● **問題の内容**
本文について、次の質問に答えてください。
1. このアルバムは、いつ、どこから出ましたか。
2. ジャケットの写真は、どこで撮られましたか。
3. ルースターズがライブ活動をまた始めたのは、何年何月ですか。

● **本文**
▼▼▼

THE ROOSTERS『DIS.』

1983年10月21日、日本コロムビアよりリリースのアルバム。

1982年11月以降ライブ活動を停止していたルースターズが、来日したIggy Popのフロント・アクトで活動を再開したのが1983年6月。ミニ・アルバム『CMC』リリース、サンハウスのサポート、日本青年館でのライブを経てリリースされた4thアルバム。山梨県塩山の山中で撮影された、コンセプトを感じさせるジャケット。

反対、分離を意味する接頭語、またはローマ神話で地下世界(冥界)の神をあらわすタイトル。『Insane』発表後、さらに高速で変化していったルースターズが結実させた傑作であり、発売当時の帯に”未完の塔を見おろして、孤高のロック・バンド、ルースターズが見せる新しい姿”

▲▲▲

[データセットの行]

▼▼▼

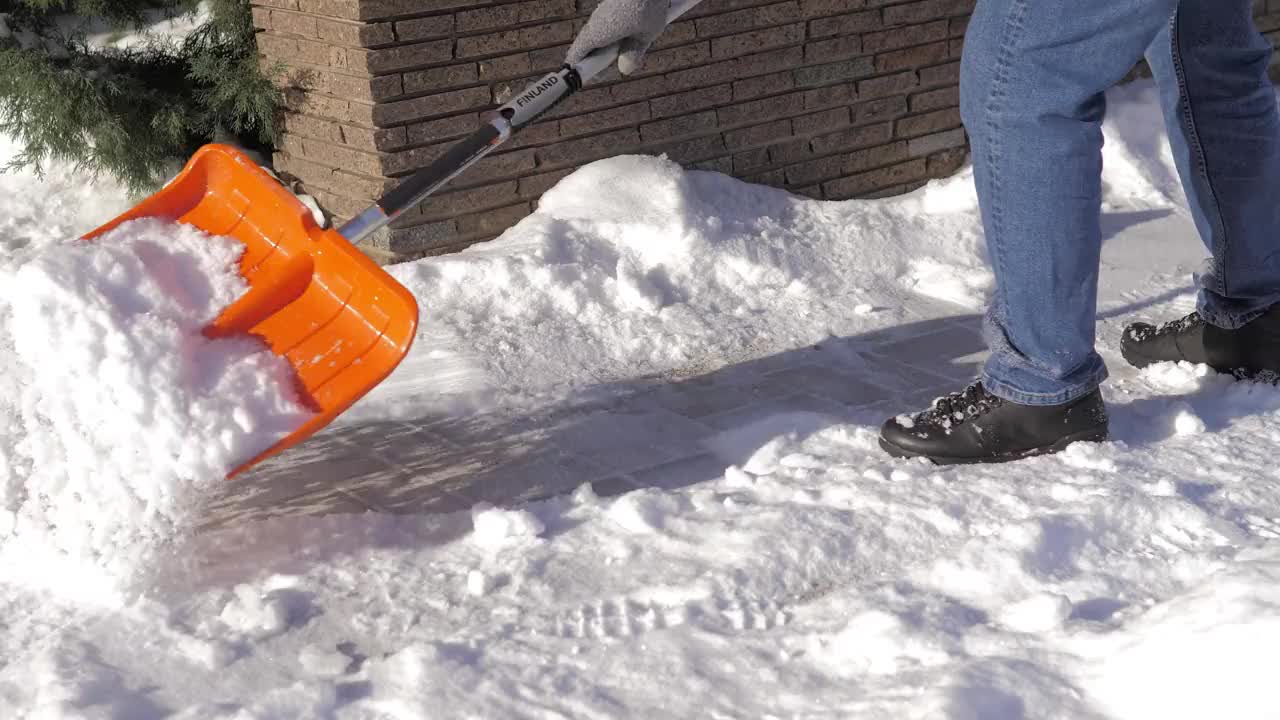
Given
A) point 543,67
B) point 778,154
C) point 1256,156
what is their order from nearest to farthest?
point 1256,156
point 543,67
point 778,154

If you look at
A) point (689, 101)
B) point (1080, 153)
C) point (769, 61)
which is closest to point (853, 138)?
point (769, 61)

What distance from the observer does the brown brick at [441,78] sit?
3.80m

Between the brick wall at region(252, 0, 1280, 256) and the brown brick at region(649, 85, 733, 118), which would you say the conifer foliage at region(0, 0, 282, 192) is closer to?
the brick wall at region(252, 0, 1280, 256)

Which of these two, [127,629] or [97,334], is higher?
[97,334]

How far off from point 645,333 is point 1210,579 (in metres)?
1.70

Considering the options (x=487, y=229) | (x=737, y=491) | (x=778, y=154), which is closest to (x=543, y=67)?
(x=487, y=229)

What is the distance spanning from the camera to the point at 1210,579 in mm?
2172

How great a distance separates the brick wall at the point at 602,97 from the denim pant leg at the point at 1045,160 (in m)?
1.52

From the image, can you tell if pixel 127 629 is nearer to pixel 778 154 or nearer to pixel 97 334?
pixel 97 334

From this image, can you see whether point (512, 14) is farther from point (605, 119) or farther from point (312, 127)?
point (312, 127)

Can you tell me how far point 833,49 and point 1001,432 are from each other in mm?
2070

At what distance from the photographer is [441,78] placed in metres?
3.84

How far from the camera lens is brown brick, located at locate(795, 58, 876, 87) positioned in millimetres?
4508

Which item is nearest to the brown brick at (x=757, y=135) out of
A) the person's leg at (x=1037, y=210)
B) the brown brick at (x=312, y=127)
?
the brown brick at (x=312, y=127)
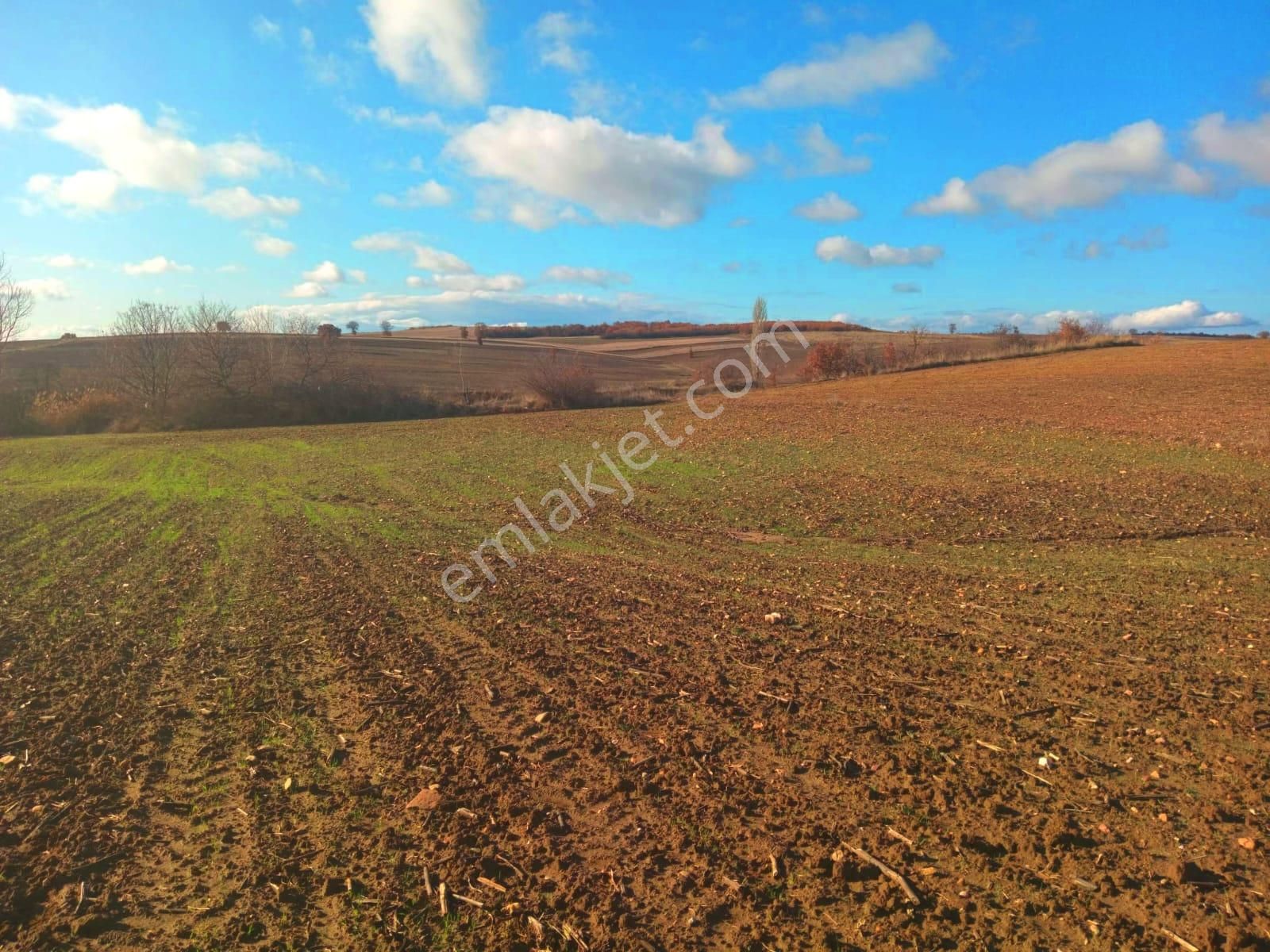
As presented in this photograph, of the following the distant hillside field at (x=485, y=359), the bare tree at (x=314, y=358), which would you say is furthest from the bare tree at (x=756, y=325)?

▲▲▲

● **回答**
1. 1983年10月21日に、日本コロムビアから出ました。
2. 山梨県塩山の山の中で撮られました。
3. 1983年6月です。